A day after a New York Times article revealed that Ozy Media chief operating officer Samir Rao impersonated a YouTube executive on a call with potential Goldman Sachs investors, the company announced that the exec will take a leave of absence.

But the company quickly disintegrated with a pile of accusations of wrongdoing.

The company’s board of directors said in a statement: “At Ozy, we have been blessed with a remarkable team of dedicated staff. Many of them are world-class journalists and experienced professionals to whom we owe tremendous gratitude, and who are wonderful colleagues. It is therefore with the heaviest of hearts that we must announce today that we are closing Ozy’s doors.”

The news comes a day after billionaire businessman Marc Lasry, who had just been named chairman of Ozy Media earlier this month, cut ties with the crumbling organization. Earlier on Friday, NPR announced that Ozy Media CEO Carlos Watson had resigned from its board. And the Wall Street Journal reported that Ford, Target, Goldman Sachs and AirBnB paused campaigns with Ozy in light of all the recent revelations of questionable business practices, reported Variety.

The quick fall of Ozy Media came after a New York Times column, by Ben Smith, who revealed the initial allegations against Rao.

At the time, Rao and Ozy Media blamed the misstep on a “mental health issue,” and the Times reported that Ozy’s board was satisfied with that explanation, although the Times wrote that Google alerted the FBI over the matter.

After the story was published, Rao took a leave of absence from the company, and his bio was removed from Ozy’s website. The Ozy board also hired Paul, Weiss, Rifkind, Wharton & Garrison LLP to conduct a review of the company’s business activities.

Still, more exposés about Ozy and its practices continued to run throughout the week. The Times also reported that Watson falsely told producers of a new Ozy show, including veteran “Entertainment Tonight” alum Brad Bessey, that their show had been greenlit by A&E — which was a lie.

Bessey resigned after he learned he had been lied to. Per the Times report: “In a farewell email to Mr. Watson and Mr. Rao, which he shared with The Times, he wrote, ‘You are playing a dangerous game with the truth. The consequences of offering an A&E show to guests when we don’t have one to offer are catastrophic for Ozy and for me.'”

It became evident that Watson had been twisting the truth for some time, claiming “The Carlos Watson Show” was Amazon Prime’s “first talk show,” when it had been uploaded to Amazon’s website by Watson and was not a “Prime Video original.” Ozy did a similar thing with YouTube. Insiders also believe Ozy’s inflated usage numbers on sites like YouTube were bought, and didn’t reflect the meager engagement those posts had on the site. Ozy’s marketing materials also had a habit of using glowing quotes and attributing them to major publications like the Los Angeles Times — when in reality those quotes came directly from the mouths of Ozy execs or paid advertising content.
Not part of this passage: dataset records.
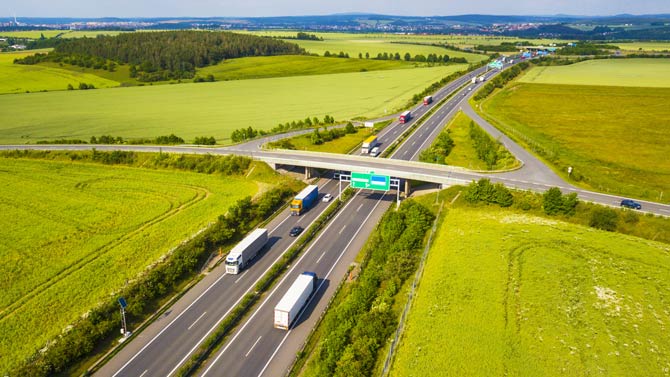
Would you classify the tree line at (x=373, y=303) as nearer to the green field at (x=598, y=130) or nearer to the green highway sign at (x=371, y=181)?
the green highway sign at (x=371, y=181)

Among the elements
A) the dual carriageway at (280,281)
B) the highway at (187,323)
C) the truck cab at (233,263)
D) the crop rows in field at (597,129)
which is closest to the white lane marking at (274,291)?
the dual carriageway at (280,281)

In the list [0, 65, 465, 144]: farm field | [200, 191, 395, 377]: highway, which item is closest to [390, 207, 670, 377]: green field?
[200, 191, 395, 377]: highway

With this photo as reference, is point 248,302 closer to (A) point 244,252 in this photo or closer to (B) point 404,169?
(A) point 244,252

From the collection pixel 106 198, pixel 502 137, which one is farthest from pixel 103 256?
pixel 502 137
Earlier this week, Watson agreed to step down from hosting the documentary portion of this year’s News & Documentary Emmy Awards. And A&E, which had indeed been working on another project with Watson, unrelated to the one that Bessey had been producing, cut ties with that production.
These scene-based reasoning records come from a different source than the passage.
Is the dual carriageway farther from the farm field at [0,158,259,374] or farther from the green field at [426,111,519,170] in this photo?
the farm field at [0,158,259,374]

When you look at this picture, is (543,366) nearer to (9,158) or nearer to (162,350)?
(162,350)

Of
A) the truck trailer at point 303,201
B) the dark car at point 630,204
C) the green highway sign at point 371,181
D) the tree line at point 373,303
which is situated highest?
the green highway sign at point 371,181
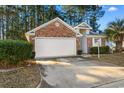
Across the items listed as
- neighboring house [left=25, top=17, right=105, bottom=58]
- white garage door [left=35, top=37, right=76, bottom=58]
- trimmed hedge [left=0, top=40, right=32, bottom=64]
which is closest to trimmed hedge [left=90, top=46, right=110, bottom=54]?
neighboring house [left=25, top=17, right=105, bottom=58]

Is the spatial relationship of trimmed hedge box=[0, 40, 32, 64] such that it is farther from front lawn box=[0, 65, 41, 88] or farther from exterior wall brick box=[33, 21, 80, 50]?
exterior wall brick box=[33, 21, 80, 50]

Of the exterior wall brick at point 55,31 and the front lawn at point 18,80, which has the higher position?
the exterior wall brick at point 55,31

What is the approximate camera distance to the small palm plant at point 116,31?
2431 centimetres

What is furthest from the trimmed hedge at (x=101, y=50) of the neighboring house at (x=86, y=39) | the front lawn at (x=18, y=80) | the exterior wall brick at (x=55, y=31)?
the front lawn at (x=18, y=80)

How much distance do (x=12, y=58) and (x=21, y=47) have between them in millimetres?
1006

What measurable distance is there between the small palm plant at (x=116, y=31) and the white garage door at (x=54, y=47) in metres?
6.55

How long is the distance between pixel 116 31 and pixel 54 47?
9.28m

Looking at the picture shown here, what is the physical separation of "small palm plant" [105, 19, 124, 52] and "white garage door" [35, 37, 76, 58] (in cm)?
655

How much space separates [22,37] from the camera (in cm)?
3222

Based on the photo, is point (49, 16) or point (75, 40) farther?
point (49, 16)

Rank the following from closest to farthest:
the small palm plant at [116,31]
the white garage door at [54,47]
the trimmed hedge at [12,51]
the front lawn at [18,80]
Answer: the front lawn at [18,80] < the trimmed hedge at [12,51] < the white garage door at [54,47] < the small palm plant at [116,31]

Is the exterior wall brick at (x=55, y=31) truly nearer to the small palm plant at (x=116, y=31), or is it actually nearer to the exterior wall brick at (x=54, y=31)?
the exterior wall brick at (x=54, y=31)

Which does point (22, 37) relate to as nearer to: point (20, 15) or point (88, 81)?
point (20, 15)
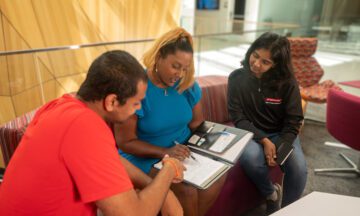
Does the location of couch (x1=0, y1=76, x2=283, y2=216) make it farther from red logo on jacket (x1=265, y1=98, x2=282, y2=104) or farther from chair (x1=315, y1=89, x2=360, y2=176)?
chair (x1=315, y1=89, x2=360, y2=176)

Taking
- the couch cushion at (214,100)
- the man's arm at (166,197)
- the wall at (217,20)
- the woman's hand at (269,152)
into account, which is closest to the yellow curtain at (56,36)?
the couch cushion at (214,100)

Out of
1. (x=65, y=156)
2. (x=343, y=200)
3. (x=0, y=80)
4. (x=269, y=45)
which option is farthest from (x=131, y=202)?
(x=0, y=80)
Then, former BBC News anchor and correspondent Katty Kay, who had just joined Ozy Media in late June, also departed. “I was looking forward to working with the talented young reporters but I did not expect this,” Kay wrote on Twitter.
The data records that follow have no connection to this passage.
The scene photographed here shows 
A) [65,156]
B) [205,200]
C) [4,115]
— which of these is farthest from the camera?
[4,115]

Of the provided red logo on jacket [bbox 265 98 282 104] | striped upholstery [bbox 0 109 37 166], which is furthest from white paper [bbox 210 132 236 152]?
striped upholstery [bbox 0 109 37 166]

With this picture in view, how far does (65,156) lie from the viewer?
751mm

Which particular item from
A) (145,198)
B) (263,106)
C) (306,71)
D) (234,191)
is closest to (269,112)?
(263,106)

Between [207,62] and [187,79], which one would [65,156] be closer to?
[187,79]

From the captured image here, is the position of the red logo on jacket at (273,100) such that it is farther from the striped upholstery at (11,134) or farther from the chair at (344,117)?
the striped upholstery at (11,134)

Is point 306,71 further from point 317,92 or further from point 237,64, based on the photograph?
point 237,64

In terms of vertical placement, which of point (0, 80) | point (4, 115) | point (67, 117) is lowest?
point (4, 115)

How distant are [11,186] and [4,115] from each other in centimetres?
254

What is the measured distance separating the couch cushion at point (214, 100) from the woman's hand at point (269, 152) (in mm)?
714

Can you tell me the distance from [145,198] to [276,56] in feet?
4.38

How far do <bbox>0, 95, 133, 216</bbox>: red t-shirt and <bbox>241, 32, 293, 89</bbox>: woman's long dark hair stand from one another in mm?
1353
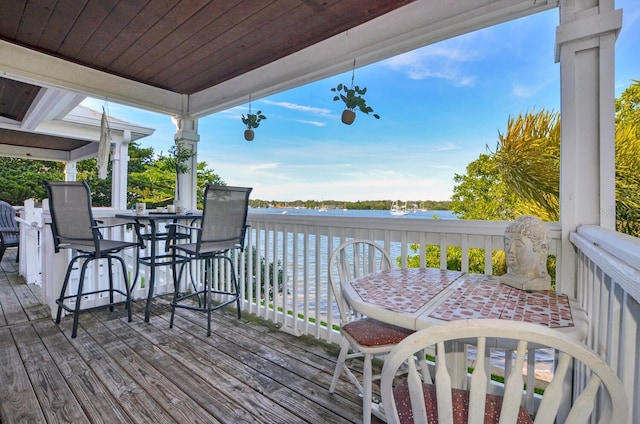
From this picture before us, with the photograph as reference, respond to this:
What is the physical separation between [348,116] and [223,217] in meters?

Lasry, the owner of the Milwaukee Bucks and head of a hedge fund that raised $35 million in funding for Ozy in 2019, had taken over Ozy’s board in September to oversee strategic planning, and help Ozy handle large partnerships, including mergers and acquisitions.

“I believe that going forward, Ozy requires experience in areas like crisis management and investigations, where I do not have particular expertise,” he said in a statement. “For that reason, I have stepped down from the company’s board. I remain an investor in the company and wish it the best going forward.”